__Short exercise__: Please lay out every record below as a numbered list, with the blank lines and the pictures left out.

# Dataset entries start

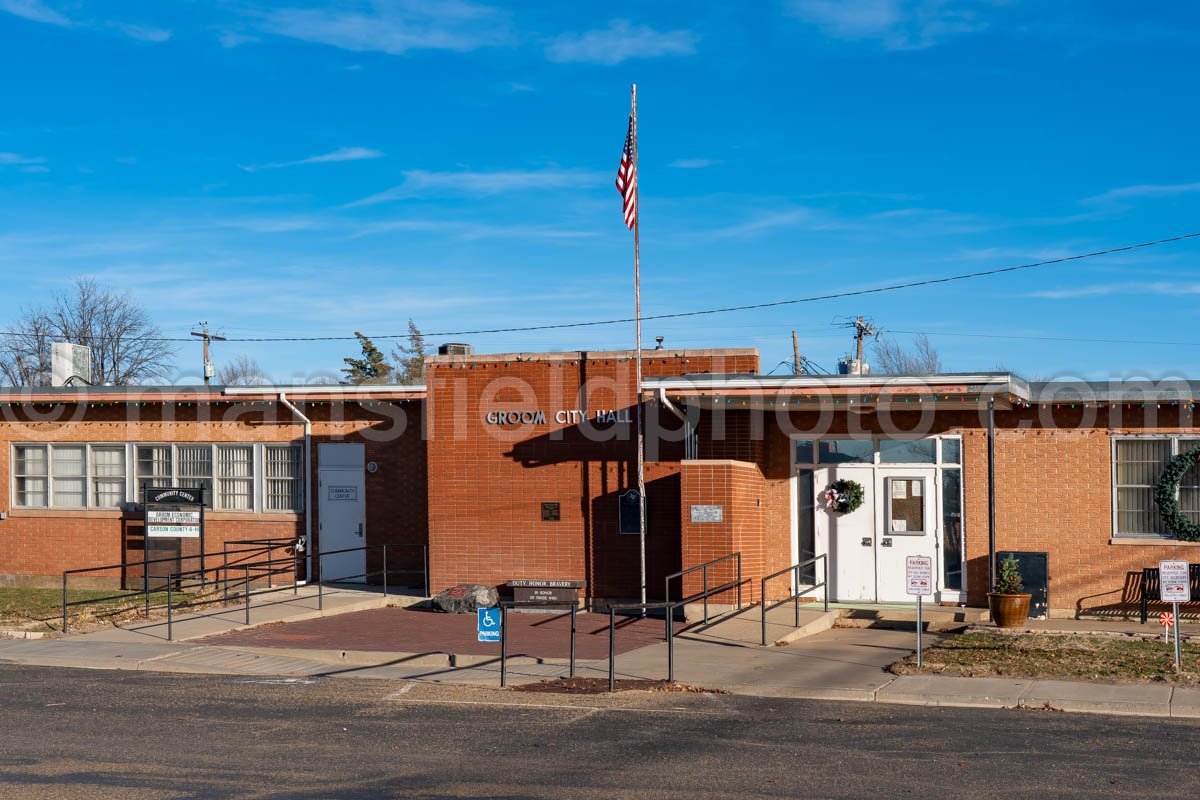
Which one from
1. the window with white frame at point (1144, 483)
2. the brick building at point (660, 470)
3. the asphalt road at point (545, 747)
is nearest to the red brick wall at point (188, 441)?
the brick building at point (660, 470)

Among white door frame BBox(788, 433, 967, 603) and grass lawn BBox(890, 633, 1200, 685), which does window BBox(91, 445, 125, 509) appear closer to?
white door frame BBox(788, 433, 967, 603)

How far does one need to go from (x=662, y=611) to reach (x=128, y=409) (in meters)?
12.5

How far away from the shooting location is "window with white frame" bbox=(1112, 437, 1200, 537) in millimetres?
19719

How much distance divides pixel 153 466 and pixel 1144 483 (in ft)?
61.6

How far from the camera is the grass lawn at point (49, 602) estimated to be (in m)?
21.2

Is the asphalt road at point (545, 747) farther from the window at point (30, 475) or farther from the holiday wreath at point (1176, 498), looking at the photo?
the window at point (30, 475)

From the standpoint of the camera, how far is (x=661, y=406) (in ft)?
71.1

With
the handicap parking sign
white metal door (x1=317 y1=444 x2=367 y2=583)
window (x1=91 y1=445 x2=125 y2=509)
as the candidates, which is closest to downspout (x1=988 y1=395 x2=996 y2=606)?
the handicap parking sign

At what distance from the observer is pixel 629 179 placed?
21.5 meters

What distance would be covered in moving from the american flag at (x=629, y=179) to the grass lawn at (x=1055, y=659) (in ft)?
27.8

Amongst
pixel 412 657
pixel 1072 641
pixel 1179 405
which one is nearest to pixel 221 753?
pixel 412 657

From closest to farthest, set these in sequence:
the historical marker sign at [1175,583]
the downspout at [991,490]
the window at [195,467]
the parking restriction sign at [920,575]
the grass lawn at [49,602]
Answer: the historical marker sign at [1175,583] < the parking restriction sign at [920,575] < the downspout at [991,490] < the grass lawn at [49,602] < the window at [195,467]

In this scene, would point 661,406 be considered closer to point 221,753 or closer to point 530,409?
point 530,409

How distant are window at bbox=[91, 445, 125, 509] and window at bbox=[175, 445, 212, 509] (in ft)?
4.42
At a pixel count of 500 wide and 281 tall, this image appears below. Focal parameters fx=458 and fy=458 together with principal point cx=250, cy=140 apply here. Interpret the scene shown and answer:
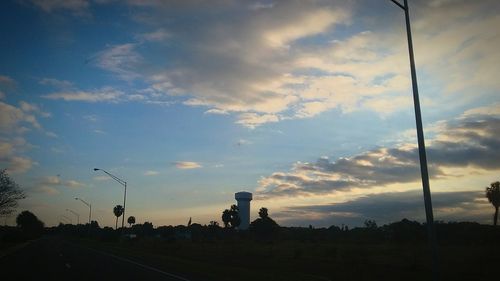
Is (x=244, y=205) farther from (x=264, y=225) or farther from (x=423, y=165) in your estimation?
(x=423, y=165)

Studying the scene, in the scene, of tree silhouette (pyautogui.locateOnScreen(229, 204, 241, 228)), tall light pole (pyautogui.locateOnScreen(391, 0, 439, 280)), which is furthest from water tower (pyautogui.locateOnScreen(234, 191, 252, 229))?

# Dataset entries end

__Written solution__:
1. Which one from
2. 1. the window with white frame at point (1144, 483)
3. 2. the brick building at point (660, 470)
4. 3. the asphalt road at point (545, 747)
5. is nearest to the red brick wall at point (188, 441)?
6. the brick building at point (660, 470)
7. Among white door frame BBox(788, 433, 967, 603) and grass lawn BBox(890, 633, 1200, 685), which does window BBox(91, 445, 125, 509) appear closer to?
8. white door frame BBox(788, 433, 967, 603)
9. How far does one need to go from (x=662, y=611) to reach (x=128, y=409) (in meters)?
10. 12.5
11. How far away from the shooting location is "window with white frame" bbox=(1112, 437, 1200, 537) in millimetres?
12. 19719
13. How much distance divides pixel 153 466 and pixel 1144 483 (in ft)?
14. 61.6
15. How far from the camera is the grass lawn at point (49, 602) estimated to be (in m)?
16. 21.2
17. Is the asphalt road at point (545, 747) farther from the window at point (30, 475) or farther from the holiday wreath at point (1176, 498), looking at the photo?
18. the window at point (30, 475)
19. From the standpoint of the camera, how far is (x=661, y=406) (in ft)?
20. 71.1
21. With
22. the handicap parking sign
23. white metal door (x1=317 y1=444 x2=367 y2=583)
24. window (x1=91 y1=445 x2=125 y2=509)
25. as the candidates, which is closest to downspout (x1=988 y1=395 x2=996 y2=606)?
26. the handicap parking sign
27. At what distance from the observer is pixel 629 179 placed?
28. 21.5 meters
29. What distance would be covered in moving from the american flag at (x=629, y=179) to the grass lawn at (x=1055, y=659) (in ft)?
30. 27.8
31. Amongst
32. pixel 412 657
33. pixel 1072 641
34. pixel 1179 405
35. which one is nearest to pixel 221 753?
36. pixel 412 657
37. From closest to farthest, set these in sequence:
38. the historical marker sign at [1175,583]
39. the downspout at [991,490]
40. the window at [195,467]
41. the parking restriction sign at [920,575]
42. the grass lawn at [49,602]
43. Answer: the historical marker sign at [1175,583] < the parking restriction sign at [920,575] < the downspout at [991,490] < the grass lawn at [49,602] < the window at [195,467]
44. In this scene, would point 661,406 be considered closer to point 221,753 or closer to point 530,409?
45. point 530,409
46. How distant are window at bbox=[91, 445, 125, 509] and window at bbox=[175, 445, 212, 509] (in ft)?
47. 4.42
48. At a pixel count of 500 wide and 281 tall, this image appears below. Focal parameters fx=458 and fy=458 together with principal point cx=250, cy=140 apply here. Interpret the scene shown and answer:
49. Is (x=244, y=205) farther from (x=264, y=225) or farther from (x=423, y=165) in your estimation?
50. (x=423, y=165)
51. Studying the scene, in the scene, of tree silhouette (pyautogui.locateOnScreen(229, 204, 241, 228)), tall light pole (pyautogui.locateOnScreen(391, 0, 439, 280)), which is furthest from water tower (pyautogui.locateOnScreen(234, 191, 252, 229))?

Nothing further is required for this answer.